The title is banal and the prospect of another Timesman’s book summing up his stint gives pause. But Kinzer, New York Times bureau chief in Istanbul in 1996-2000, has written a powerful, directed, and important book. Rather than give vignettes—"300 pages of newspaper columns” as one critic puts it—he has a thesis which he returns to again and again, making his case and wearing down the reader’s resistance.
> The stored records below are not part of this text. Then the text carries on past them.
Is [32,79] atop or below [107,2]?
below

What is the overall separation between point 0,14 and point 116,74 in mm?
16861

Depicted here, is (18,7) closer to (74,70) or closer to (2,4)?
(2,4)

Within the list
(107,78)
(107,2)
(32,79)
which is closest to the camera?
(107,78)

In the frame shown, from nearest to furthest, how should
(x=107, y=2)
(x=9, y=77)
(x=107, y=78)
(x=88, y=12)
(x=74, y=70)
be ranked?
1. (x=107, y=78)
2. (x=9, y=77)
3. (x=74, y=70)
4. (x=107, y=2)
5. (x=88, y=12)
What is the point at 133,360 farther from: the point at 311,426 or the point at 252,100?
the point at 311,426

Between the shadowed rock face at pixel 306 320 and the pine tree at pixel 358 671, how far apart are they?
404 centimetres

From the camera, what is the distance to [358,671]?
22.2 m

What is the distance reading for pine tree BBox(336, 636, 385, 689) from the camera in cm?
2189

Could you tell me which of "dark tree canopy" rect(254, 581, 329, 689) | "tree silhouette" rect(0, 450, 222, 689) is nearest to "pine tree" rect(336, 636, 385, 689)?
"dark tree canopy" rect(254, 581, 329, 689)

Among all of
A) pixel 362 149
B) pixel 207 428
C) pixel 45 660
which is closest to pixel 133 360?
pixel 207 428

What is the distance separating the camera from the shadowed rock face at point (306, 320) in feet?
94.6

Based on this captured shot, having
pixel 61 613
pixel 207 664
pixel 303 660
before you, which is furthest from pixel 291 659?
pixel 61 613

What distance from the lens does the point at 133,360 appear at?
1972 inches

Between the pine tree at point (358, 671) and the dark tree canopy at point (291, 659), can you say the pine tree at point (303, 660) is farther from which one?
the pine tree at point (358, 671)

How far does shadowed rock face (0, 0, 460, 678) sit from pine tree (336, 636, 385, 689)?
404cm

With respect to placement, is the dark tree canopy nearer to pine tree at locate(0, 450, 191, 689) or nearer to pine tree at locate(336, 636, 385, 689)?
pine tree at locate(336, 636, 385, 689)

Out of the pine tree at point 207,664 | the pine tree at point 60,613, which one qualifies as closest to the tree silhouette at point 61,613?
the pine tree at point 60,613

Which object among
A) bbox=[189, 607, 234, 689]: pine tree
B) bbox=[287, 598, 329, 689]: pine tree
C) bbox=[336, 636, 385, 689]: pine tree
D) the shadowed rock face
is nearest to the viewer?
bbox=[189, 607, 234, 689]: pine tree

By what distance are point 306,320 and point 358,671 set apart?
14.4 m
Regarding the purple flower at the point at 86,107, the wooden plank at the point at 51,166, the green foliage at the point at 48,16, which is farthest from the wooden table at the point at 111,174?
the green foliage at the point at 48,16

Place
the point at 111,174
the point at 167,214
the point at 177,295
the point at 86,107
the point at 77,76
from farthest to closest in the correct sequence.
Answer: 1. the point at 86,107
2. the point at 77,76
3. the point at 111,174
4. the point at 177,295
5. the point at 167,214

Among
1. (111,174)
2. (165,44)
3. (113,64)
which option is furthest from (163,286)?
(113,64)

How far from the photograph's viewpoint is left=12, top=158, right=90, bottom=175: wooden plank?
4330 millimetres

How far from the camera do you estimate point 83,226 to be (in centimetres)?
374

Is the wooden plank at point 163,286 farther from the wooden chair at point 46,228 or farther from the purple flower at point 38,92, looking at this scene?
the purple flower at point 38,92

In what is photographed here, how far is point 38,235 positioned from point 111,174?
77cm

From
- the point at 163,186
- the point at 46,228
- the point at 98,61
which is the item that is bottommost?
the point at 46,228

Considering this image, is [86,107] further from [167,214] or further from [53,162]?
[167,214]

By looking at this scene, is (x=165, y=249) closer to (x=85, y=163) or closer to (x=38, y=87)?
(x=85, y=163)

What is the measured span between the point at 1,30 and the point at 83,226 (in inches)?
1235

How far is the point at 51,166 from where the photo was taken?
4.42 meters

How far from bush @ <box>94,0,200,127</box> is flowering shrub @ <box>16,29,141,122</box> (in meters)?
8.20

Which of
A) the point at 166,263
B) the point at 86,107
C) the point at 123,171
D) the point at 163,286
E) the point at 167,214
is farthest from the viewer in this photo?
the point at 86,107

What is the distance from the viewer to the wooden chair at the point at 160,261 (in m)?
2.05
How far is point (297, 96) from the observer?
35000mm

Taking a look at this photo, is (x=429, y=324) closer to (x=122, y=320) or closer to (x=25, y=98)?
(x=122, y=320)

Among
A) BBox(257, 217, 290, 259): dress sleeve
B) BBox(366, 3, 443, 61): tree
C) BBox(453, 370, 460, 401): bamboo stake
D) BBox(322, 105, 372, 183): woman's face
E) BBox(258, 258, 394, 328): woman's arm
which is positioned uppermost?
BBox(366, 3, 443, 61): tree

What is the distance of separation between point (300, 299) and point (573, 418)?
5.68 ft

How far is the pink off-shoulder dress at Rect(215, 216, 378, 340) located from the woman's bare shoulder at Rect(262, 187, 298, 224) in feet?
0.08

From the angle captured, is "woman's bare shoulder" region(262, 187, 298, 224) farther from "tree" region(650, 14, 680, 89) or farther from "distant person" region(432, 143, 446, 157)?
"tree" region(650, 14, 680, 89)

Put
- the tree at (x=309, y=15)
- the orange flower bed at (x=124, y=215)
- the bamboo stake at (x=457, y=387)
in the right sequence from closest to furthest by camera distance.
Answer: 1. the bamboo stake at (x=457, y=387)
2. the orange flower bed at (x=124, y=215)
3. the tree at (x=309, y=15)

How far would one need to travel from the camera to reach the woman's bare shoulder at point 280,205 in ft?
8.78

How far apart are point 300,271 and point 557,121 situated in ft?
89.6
That thesis is that the time has come for the powers-that-be in Turkey to get out of the way and allow the country to develop in a thoroughly democratic way. Kinzer is alive to the advantages in the past of having the military and its allies (summarized by the Turkish word devlet) guiding the Turkish state and society but holds that the country is now ready to bust out of its “ossified” condition and go for full-fledged democracy. Kinzer draws this conclusion in every chapter of Crescent and Star: when discussing Atatürk, the military officer corps, the earthquake of August 1999, relations with Greece, the Kurdish insurrection, and the Islamist opposition. In each discussion, he conveys information easily and purveys a sense of contemporary Turkey. And in each one too, he ends up with a new reason for the military to pull back. The author sees Turkey’s chance coming up very soon: either break with the old ways and become a major success and model, or stick in the same rut and slowly decline.
One has a sense that Kinzer sees himself as the spokesmen for those Turks who lack his full freedom of speech; therefore, the true readership of his book will be those who read it in a possible future Turkish translation, especially if they wear uniforms. In all, Crescent and Star amounts to an impressive achievement with a high potential to make a difference.